Lithuanian Parliament one vote short from approving constitutional amendment on family definition

The Lithuanian Parliament came very close to passing a constitutional amendment equating family with marriage and parenthood, an initiative seen by many as discriminatory against unwed partners and same-sex couples. After Tuesday's ballot, Prime Minister Andrius Kubilius joked that voting should have been postponed, since Petras Gražulis, MP notorious for his anti-gay rhetoric, was absent from the sitting.
Akcijos akimirka
On the eve of the vote, activists staged a protest outside the Parliament. / Juliaus Kalinsko / 15min nuotr.
Temos: 1 LGBT+

“I think it was a very serious and needed vote, but there's one essential question – where is Mr Gražulis? In the name of the parliamentary group, I propose the motion to have a 30-minute break and then vote again, since this issue cannot be settled without the participation of Mr Gražulis,” the Prime Minister joked after the failed vote.

As it happened, the Parliament did have to vote on the proposed bill twice. After the first ballot – which returned 91 votes in favour of the amendment – Vidmantas Žiemelis, member of the Christian Party group, demanded a second vote.

In the second ballot, only one more vote in favour would have approved the bill for further hearing. 93 MPs voted in favour, 16 voted against, 13 abstained.

In order for a constitutional amendment bill to be adopted, it must go through two votes in the Parliament and be endorsed by at least 94 MPs.

The ruling Conservatives are the most ardent supporters of the bill. According to them, a more precise constitutional definition of marriage “would create more love”, and “would reject ideological fashions”.

“The amendment unambiguously prevents legalization of same-sex marriage. That is our major decision,” Rimantas Jonas Dagys, Conservative, sums up the main idea behind the bill.

Meanwhile social democratic MPs, many of whom oppose the amendment, suggest that their conservative colleagues show support for families in tangible assistance and not declarative constitutional amendments: mortgage subsidies, employment, kindergartens, schools, free food for kids.

“This amendment would have established a Taliban-like law,” social democrat Birutė Vėsaitė says.

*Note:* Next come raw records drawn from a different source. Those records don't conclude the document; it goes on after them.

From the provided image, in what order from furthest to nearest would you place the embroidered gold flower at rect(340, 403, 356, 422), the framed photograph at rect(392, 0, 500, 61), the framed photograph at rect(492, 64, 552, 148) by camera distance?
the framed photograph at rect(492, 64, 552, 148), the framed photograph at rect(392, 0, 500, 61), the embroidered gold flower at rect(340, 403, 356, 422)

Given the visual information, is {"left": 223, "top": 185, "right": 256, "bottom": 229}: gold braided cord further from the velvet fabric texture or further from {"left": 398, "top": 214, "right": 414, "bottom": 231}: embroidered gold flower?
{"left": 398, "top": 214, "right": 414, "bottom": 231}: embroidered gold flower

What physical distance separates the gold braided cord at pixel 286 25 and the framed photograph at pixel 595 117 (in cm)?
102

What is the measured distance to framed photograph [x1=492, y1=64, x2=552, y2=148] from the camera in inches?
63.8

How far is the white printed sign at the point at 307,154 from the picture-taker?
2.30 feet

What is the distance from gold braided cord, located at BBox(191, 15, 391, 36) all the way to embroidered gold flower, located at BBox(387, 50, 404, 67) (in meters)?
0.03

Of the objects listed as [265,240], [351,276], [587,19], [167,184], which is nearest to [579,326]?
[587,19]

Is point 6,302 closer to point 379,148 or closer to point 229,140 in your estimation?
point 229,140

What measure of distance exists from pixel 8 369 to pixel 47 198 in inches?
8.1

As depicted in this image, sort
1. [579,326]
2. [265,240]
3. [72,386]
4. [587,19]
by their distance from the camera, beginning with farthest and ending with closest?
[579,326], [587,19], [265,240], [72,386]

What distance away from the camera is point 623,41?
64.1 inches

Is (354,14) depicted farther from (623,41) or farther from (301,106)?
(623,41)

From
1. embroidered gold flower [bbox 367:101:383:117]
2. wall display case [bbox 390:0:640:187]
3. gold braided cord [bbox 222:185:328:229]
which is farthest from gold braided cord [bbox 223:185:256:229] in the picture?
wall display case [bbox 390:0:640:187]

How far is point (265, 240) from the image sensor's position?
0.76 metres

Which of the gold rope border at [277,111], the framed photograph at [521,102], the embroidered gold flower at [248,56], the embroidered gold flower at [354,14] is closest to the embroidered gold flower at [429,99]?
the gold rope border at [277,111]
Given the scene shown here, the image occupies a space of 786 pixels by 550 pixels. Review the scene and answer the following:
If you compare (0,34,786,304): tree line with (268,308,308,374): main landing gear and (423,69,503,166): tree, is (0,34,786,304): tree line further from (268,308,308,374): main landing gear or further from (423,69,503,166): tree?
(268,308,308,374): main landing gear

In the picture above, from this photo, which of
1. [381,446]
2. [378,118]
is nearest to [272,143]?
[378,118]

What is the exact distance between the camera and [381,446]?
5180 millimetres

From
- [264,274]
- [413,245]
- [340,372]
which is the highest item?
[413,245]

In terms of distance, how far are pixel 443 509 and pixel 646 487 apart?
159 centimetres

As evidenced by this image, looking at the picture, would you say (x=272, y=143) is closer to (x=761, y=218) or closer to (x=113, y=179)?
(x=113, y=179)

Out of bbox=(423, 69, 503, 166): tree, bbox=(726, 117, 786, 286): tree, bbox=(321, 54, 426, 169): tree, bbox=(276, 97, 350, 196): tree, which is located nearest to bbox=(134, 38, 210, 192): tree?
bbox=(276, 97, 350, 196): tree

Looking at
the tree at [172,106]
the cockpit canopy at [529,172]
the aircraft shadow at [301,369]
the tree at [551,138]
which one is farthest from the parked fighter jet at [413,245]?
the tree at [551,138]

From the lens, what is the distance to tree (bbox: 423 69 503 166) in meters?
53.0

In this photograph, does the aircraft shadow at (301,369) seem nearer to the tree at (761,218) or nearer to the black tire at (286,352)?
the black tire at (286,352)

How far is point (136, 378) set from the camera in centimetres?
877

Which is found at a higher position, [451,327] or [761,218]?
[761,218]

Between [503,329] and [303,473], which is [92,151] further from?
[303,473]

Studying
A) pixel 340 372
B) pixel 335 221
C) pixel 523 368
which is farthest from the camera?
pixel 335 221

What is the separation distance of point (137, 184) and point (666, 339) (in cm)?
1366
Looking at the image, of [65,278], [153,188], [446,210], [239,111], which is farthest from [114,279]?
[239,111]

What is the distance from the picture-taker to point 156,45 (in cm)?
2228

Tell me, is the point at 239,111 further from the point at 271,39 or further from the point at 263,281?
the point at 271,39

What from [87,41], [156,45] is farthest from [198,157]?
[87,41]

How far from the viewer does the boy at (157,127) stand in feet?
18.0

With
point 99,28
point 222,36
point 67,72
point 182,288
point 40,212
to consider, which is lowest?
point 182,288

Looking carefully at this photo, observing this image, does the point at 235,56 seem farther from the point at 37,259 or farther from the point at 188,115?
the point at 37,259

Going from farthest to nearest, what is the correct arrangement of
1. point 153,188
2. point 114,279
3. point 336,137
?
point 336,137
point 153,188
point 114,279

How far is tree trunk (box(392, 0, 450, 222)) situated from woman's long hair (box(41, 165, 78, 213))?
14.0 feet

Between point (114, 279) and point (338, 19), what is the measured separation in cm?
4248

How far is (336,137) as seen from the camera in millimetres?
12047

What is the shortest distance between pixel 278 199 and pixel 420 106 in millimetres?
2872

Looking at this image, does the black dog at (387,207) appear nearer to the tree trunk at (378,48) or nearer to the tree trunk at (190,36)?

The Lithuanian Constitution stipulates that marriage can be entered only by opposite-sex couples, yet it does not rule out the possibility of same-sex couples forming families on other bases than marriage. The amendment is also criticized for being potentially discriminatory against unwed partners and children born out of wedlock.

The constitutional amendment linking family to marriage was drafted by 98 MPs after the Constitutional Court ruled last September that the State Family Policy Concept, adopted in 2008, went against the Constitution in suggesting that only married couples could be defined as family.

According to the ruling of the Constitutional Court, family can be formed by other means than marriage, while the form of a relationship has no essential bearing on the constitutional notion of the family.

The current Article 38 of the Lithuanian Constitution stipulates that family is the basis of the society and the state, that the state protects and supports family, motherhood, fatherhood, and childhood, while marriage is entered into by free consent of a man and a woman.